AI is an unfathomably powerful accelerator, carried along by relentless currents. Like all great advances, it is the product of a long progression. Each has its ‘We are going to need a bigger boat!’ moment, instilling fear, awe and drama. Such leaps forward tend to be accompanied by social, wealth generating change – from industrial factory towns to the vast AI related growth industry of fact checking software.
Unquantifiable benefits to humanity are already accruing from the application of AI. The change will be gargantuan, even if the world decides, as it has with astonishing self-protecting and instinctive unity in the case of nuclear weapons, that many of AI’s iterations will be too unpredictably species threatening to use.
However, it is important to recognize that current AI systems, while powerful tools, cannot engage in the kind of flexible, context-dependent problem-solving that characterizes human intelligence. The ability to participate in open-ended, improvisational communication, is a key distinction between human and artificial intelligence.
There is nothing new about instructing machines to deliver individualised outputs at remarkable speed. My grandfather’s company launched the first electronic jacquard loom in 1981. Despite digital punch cards having featured on looms for hundreds of years, this was a breakthrough in efficiency for the production of complex patterned textiles, that only increased the need for a wide array of enhanced human relationships across the production chains, as happens when industries scale and sharpen their focus through innovation.
In all this AI related excitement, we will have forgotten whether we fired six shots at the classical and creative approach to learning, or maybe five. The clue’s in the name: by pulling the trigger on the humanities, we ditch humanity itself.
Context is everything. The emphasis, in independent school entrance tests, on the measurement of a child’s processing speed is strategically misguided. Why compete in this theatre against the overwhelming superiority of AI? Why not place greater emphasis on all the creative qualities and wit (in its true sense), that AI may never possess? Everyday moments of human communication are highly creative, and our ability to solve problems through flexible, context-dependent interactions is what sets human intelligence apart from AI.

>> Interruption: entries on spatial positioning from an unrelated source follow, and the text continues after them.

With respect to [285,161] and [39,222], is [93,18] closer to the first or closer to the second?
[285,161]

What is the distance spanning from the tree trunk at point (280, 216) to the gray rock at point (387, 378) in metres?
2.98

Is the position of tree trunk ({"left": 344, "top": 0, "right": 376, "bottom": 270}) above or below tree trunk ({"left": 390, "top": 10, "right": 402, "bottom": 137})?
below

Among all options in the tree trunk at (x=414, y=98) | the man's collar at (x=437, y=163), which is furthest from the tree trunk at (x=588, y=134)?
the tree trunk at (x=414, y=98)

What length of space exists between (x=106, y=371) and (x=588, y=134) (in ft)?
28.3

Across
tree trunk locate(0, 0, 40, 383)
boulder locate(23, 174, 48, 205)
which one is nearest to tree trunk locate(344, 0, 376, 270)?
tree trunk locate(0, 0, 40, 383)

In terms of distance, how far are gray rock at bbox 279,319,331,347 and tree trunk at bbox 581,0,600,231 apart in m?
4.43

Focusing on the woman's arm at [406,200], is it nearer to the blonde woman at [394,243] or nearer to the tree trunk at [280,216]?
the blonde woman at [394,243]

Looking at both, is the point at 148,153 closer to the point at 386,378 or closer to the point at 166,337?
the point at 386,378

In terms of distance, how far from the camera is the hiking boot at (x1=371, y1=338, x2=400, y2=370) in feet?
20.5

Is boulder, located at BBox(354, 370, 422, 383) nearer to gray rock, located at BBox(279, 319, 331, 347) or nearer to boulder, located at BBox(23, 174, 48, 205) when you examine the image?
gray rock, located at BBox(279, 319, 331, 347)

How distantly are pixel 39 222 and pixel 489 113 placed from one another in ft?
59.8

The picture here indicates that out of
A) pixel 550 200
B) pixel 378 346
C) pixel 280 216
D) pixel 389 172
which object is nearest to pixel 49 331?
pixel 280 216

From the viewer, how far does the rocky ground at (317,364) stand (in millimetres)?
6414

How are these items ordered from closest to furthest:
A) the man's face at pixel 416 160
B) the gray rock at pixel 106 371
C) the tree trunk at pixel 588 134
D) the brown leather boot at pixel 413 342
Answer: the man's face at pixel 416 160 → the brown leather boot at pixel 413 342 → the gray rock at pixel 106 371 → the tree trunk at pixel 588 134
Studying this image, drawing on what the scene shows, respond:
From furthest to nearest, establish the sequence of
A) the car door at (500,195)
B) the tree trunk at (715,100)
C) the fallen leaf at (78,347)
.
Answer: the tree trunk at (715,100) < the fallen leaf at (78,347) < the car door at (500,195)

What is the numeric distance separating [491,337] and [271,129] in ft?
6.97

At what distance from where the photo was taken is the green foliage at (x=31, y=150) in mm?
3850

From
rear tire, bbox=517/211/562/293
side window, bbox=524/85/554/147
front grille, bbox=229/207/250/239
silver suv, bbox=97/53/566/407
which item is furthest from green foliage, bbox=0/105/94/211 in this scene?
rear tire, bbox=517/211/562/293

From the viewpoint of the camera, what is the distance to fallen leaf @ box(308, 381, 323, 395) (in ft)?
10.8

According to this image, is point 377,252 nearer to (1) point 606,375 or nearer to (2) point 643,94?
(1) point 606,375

For the little it’s worth, my view is that terming digital technology ‘artificial’ is to belittle its potential as a new form of intelligence. ‘Artificial’ is to use human artistry to replicate a behaviour or object so as to be unauthentically recognisable, the etymology of ‘artificial’ being ‘ars’ (art) and ‘fecere’ (to make). While artificial hips do the same as organic ones, digital creations reach far beyond the limitations of the constructs they replace, being too different to be ‘artificial’.
AI may already be cutting loose to create its own artifices, and will beat our ‘ars’ at its own game, with no patience for human imposed artificiality. Life is too short AI might smugly say, with only finite means to understand the infinitely mysterious (call it spiritual if you like) artifice of our intelligence, connected as it probably is to fields of particle physics and science about which we know nothing. Can the mystery of consciousness be replicated by an intelligence that has no direct experience of life? Will it be bothered to try?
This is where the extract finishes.